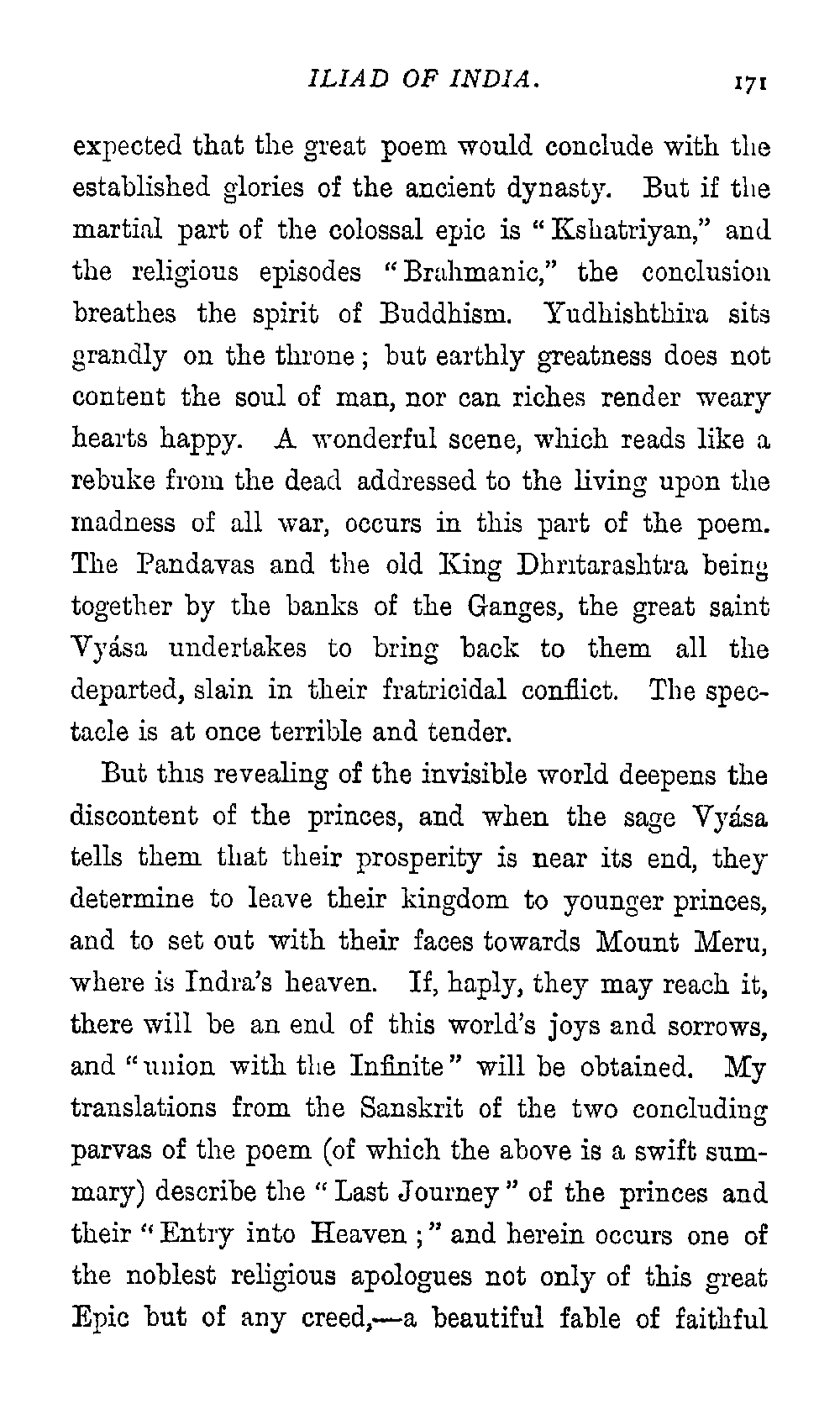 ILIAD OF INDIA. 171

expected that the great poem would conclude with the established glories of the ancient dynasty. But if the martial part of the colossal epic is "Kshatriyan," and the religious episodes "Brahmanic," the conclusion breathes the spirit of Buddhism. Yudhishthira sits grandly on the throne; but earthly greatness does not content the soul of man, nor can riches render weary hearts happy. A wonderful scene, which reads like a rebuke from the dead addressed to the living upon the madness of all war, occurs in this part of the poem. The Pandavas and the old King Dhritarashtra being together by the banks of the Ganges, the great saint Vyása undertakes to bring back to them all the departed, slain in their fratricidal conflict. The spectacle is at once terrible and tender.

But this revealing of the invisible world deepens the discontent of the princes, and when the sage Vyása tells them that their prosperity is near its end, they determine to leave their kingdom to younger princes, and to set out with their faces towards Mount Meru, where is Indra's heaven. If, haply, they may reach it, there will be an end of this world's joys and sorrows, and "union with the Infinite" will be obtained. My translations from the Sanskrit of the two concluding parvas of the poem (of which the above is a swift summary) describe the "Last Journey" of the princes and their "Entry into Heaven;" and herein occurs one of the noblest religious apologues not only of this great Epic but of any creed,—a beautiful fable of faithful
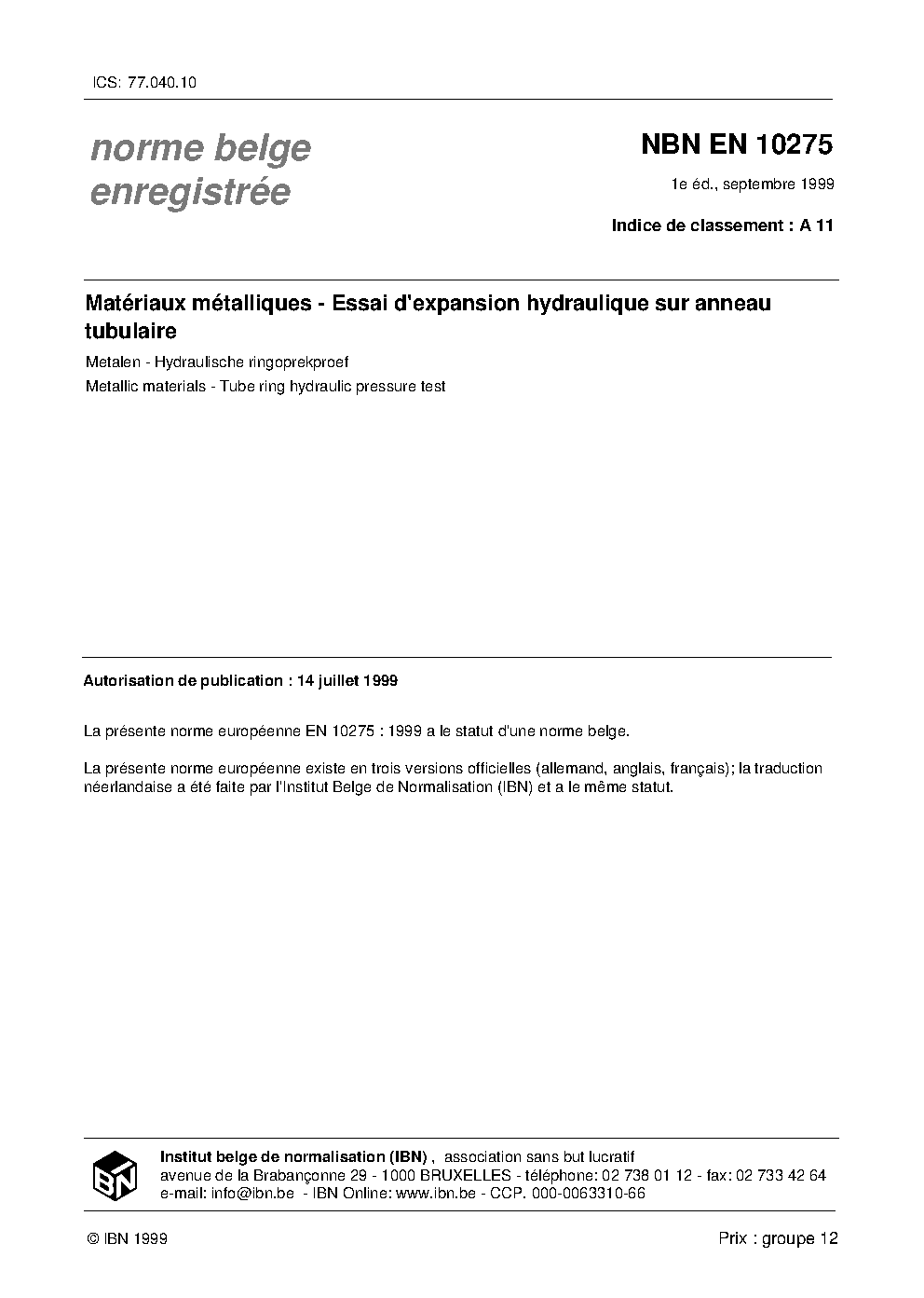 ICS: 77.040.10

norme belge
enregistrée

NBN EN 10275

1e éd., septembre 1999

Indice de classement : A 11

Matériaux métalliques - Essai d'expansion hydraulique sur anneau tubulaire

Metalen - Hydraulische ringoprekproef

Metallic materials - Tube ring hydraulic pressure test

Autorisation de publication : 14 juillet 1999

La présente norme européenne EN 10275 : 1999 a le statut d'une norme belge.

La présente norme européenne existe en trois versions officielles (allemand, anglais, français); la traduction néerlandaise a été faite par l'Institut Belge de Normalisation (IBN) et a le même statut.

IBN

Institut belge de normalisation (IBN) , association sans but lucratif
avenue de la Brabançonne 29 - 1000 BRUXELLES - téléphone: 02 738 01 12 - fax: 02 733 42 64
e-mail: info@ibn.be - IBN Online: www.ibn.be - CCP. 000-0063310-66

© IBN 1999

Prix : groupe 12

·····

Only lines containing the string "norme" are needed. Pull each of them out of the records above.

norme belge
La présente norme européenne EN 10275 : 1999 a le statut d'une norme belge.
La présente norme européenne existe en trois versions officielles (allemand, anglais, français); la traduction néerlandaise a été faite par l'Institut Belge de Normalisation (IBN) et a le même statut.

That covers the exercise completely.